Although Hubbs said it appears China and many of the other Asian countries are starting to emerge from the COVID-19 pandemic, and some buying of commodities may be starting back up, will China be able to meet their phase one trade obligations?

“Based on the start of the year, it doesn’t look like it,” he said. “They got off to a slow start because of the repercussions around COVID-19 in their country. They are well behind what they said they were going to buy in 2020. I do still think they’ll try to buy a significant amount of agriculture products from the United States as we move through the rest of 2020.”

Coppess said the economic data coming out of China is showing they are recovering.

“The hit they took to their domestic product looks to be fairly severe, but all signs are showing they are beginning to remerge. That is a positive factor in the grain market you have seen this week in the grain market’s announcement of a couple cargo sales to China,” he said. “I think that has helped to cushion the losses in the grain markets this week.”

Hubbs said the corn basis has weakened dramatically since the spread of COVID-19 began.

“A lot of that is due to the ethanol plants,” he said. “We have heard of ethanol plants idling with the idea of gas consumption falling drastically. On top of that, the Saudi/Russia price war around oil has driven oil prices down to really low levels and gasoline as well.”
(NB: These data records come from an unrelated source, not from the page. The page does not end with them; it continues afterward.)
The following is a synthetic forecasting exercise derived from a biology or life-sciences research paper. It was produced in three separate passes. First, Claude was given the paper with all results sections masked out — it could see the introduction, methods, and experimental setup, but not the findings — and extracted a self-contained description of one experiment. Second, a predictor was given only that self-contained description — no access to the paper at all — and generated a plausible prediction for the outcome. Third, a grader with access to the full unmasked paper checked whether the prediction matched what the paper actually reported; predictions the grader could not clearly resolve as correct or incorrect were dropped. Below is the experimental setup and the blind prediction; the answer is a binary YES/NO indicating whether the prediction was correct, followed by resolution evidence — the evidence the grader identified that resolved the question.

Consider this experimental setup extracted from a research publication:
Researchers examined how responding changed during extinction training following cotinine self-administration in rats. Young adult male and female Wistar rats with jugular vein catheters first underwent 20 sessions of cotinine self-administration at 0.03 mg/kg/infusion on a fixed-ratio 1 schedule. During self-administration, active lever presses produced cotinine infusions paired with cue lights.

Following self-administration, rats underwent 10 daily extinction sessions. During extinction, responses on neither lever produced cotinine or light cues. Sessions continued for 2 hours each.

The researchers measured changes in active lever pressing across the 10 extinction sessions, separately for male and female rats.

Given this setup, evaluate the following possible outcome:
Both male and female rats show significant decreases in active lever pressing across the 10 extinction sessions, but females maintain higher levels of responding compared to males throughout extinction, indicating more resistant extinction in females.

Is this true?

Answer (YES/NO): NO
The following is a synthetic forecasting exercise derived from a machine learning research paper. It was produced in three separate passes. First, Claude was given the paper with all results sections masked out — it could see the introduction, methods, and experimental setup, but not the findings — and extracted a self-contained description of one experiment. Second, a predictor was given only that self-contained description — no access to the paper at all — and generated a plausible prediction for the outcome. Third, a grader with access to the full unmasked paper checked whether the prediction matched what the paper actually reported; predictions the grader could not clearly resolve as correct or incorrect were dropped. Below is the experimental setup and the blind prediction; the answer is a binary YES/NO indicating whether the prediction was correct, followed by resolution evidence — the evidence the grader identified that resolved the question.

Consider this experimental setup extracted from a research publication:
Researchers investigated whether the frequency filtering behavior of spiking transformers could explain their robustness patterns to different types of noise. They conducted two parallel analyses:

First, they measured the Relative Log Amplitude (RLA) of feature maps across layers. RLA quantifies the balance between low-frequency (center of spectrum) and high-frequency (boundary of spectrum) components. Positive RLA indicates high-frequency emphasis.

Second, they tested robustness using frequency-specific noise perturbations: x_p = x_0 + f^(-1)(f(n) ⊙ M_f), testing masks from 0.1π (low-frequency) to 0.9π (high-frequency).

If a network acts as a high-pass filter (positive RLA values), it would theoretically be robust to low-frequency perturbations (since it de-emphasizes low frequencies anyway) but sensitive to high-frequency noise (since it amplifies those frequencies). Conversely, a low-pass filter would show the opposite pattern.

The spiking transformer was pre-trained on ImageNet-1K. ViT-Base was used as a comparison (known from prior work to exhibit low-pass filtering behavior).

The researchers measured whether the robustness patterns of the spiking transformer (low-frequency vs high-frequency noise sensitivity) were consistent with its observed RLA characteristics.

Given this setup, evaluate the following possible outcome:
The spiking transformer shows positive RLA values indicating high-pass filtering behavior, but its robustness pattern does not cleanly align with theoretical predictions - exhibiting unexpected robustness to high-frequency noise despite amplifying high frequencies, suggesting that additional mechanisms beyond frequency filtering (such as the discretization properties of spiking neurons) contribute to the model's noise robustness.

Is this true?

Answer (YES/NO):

Even with a 15% contraction of the ethanol plants, Hubbs said that could relate to 120-150 million bushels of corn.

“It may take a while for the ethanol industry to gear back up,” he said. “If there is a bunch of idling, this could be a little bit worse and I think you will see basis reflect that.”

What about the marketing of any old crop corn?

“I’m sort of in a wait and see mode,” he said. “If we can pull out of this in May or June, we may be able to see prices come back a little bit, but I’m not expecting a miracle.”

For soybeans, Hubbs said we are still seeing a pretty decent crush, barring any interruption in the supply chain that may still continue.

As far as Brazil, Hubbs said they put out a pretty good crop this year.

“But will they be able to move it? I think China will show up this year. I think you are going to see soybeans, possibly if Argentina restricts trade, soybean meal exports get some real strength,” he said. “I don’t want to seem too optimistic, I don’t think it’s all gloom and doom if we can get through this in a timely manner and maybe hold your marketing for a little bit to see how this plays out.”

Not only are we looking for China to start buying more soybeans and potentially corn, Hubbs said, especially as they try to rebuild their hog herd, other countries are showing some buying potential as well.

“I also see places like South Korea they seem to be actively buying corn recently, I like to see that continue,” he said. “Japan is talking about sending all of their kids back to school. It feels like they’re further along in the curve than we are, and hopefully they can get back to some normal economic activity.”

Regardless of what happens, people need to eat.

“It’s always important to remember the elasticity of demand of food products is relatively low. They’re going to need to eat and if we can keep our supply chains active, I think we can be competitive,” he said.